NON-INVASIVE ELECTRICAL STIMULATION AT BOTH EAR-CANALS EVOKES LATERALIZED SOUND PERCEPTION AS A FUNCTION OF INTERAURAL CURRENT LEVEL DIFFERENCES
Universitat Autònoma de Barcelona
Presentation
Date TBA
Event Information
Poster Board
PS03-08AM-671
Poster
View posterAbstract
Hearing aids often become ineffective in individuals with severe-to-profound hearing loss, leaving cochlear implantation (CI) as the only alternative to restore hearing. However, CI is an invasive procedure with potential damage to residual hearing, which—when preserved—significantly enhances speech perception outcomes in CI patients. Additionally, bilateral CI devices work independently and provide limited interaural time and level difference cues, resulting in poor spatial hearing.
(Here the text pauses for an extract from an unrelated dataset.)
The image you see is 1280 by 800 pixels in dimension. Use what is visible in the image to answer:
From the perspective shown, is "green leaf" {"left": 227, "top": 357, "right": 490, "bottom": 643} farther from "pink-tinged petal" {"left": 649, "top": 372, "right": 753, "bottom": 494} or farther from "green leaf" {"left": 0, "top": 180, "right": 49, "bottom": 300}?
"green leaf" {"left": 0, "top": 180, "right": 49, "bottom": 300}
Here we demonstrate in all tested normal hearing subjects (n=4) that bilateral, non-invasive electrical current stimulation at the ear-canals evoke lateralized sound percepts.
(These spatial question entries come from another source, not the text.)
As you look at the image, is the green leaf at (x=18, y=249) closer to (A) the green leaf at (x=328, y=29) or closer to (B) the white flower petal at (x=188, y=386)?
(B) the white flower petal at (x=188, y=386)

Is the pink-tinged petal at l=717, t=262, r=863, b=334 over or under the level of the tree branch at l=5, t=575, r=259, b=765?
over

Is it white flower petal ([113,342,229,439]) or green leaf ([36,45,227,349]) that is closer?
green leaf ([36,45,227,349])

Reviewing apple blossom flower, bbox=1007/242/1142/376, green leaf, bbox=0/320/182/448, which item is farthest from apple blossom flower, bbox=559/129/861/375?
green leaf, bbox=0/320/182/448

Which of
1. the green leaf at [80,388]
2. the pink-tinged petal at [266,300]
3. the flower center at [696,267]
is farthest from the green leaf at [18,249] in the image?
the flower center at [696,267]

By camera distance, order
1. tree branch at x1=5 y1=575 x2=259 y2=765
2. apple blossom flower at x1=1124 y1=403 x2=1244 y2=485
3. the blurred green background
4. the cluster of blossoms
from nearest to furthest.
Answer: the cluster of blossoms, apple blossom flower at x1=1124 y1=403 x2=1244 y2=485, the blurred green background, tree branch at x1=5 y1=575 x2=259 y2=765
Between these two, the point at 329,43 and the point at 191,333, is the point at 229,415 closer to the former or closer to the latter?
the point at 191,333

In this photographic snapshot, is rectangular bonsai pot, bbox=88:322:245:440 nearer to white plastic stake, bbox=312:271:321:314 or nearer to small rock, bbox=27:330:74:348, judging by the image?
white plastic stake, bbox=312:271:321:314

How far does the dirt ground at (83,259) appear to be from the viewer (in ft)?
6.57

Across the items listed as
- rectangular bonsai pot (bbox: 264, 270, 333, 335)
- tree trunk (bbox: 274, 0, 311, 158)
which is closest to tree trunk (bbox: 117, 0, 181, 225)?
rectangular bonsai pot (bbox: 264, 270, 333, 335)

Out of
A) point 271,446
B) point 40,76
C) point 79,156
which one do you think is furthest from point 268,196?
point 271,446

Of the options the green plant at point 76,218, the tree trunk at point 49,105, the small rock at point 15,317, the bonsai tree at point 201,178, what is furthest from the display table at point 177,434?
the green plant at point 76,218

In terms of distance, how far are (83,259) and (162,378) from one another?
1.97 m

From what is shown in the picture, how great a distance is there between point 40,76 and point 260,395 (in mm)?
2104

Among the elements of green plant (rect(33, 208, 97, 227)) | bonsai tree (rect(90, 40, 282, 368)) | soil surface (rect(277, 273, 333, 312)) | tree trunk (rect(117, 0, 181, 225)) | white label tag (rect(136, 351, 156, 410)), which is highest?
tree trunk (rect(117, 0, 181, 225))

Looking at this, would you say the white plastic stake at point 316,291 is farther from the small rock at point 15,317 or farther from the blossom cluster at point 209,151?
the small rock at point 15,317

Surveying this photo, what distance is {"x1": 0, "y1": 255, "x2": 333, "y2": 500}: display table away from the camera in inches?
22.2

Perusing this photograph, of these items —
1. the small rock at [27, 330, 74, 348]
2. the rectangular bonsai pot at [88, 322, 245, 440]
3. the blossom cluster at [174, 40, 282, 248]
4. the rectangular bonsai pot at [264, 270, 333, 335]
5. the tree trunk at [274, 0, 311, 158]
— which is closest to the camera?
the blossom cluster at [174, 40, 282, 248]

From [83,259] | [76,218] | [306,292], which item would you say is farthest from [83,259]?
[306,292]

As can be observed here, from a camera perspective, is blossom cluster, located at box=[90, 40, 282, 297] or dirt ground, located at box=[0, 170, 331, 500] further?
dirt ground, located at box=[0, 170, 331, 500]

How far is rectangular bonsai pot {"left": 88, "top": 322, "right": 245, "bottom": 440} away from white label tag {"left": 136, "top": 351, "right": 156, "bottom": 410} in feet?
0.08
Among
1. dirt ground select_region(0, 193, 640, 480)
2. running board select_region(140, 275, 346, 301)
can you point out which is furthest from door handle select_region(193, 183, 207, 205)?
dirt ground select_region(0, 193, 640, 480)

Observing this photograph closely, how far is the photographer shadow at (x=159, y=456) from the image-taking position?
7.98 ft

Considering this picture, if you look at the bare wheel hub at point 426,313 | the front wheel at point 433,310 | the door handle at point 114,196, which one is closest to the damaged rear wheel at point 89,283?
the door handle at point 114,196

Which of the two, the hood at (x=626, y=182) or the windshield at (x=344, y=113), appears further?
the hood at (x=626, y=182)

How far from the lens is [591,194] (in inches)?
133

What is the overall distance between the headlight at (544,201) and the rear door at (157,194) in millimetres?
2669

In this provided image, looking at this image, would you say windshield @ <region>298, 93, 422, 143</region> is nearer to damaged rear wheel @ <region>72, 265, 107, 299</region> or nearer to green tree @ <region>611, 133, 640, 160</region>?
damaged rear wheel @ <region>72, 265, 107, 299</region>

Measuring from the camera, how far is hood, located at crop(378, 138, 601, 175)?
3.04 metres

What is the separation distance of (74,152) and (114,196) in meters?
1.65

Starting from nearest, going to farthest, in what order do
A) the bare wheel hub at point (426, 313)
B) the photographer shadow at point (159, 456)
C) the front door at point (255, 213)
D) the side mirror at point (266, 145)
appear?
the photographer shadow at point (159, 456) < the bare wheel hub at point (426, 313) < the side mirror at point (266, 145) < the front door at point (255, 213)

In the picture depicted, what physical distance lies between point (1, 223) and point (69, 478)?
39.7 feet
First we defined electrical hearing threshold levels and maximum comfortable levels to establish dynamic ranges (DRs) of stimulation for each ear, presenting tones (between 300-2000 Hz), and filtered noise (1500-4000 Hz bandwidth) stimuli during 500 ms.
Then, for the spatial electrical hearing experiment, interaural current level differences (ICLDs) were defined for the subjectively best perceived tone, and the noise, as asymmetric stimulation levels expressed in percentages of DRs (%Left DR/%Right DR). Six ICLD values were tested (100/0, 80/20, 60/40, 40/60, 20/80, 0/100), each repeated 36 times in randomized order. Participants reported perceived lateralization via left or right button presses. Preliminary results reveal that correct responses behave as psychometric functions with the expected sigmoidal shape, indicating systematic lateralization as a function of ICLD.We aim to implement this non-invasive technique together with acoustic amplification in hearing impaired individuals, providing hearing restoration through a bimodal acoustic (low frequencies) and electrical (high frequencies) binaural device.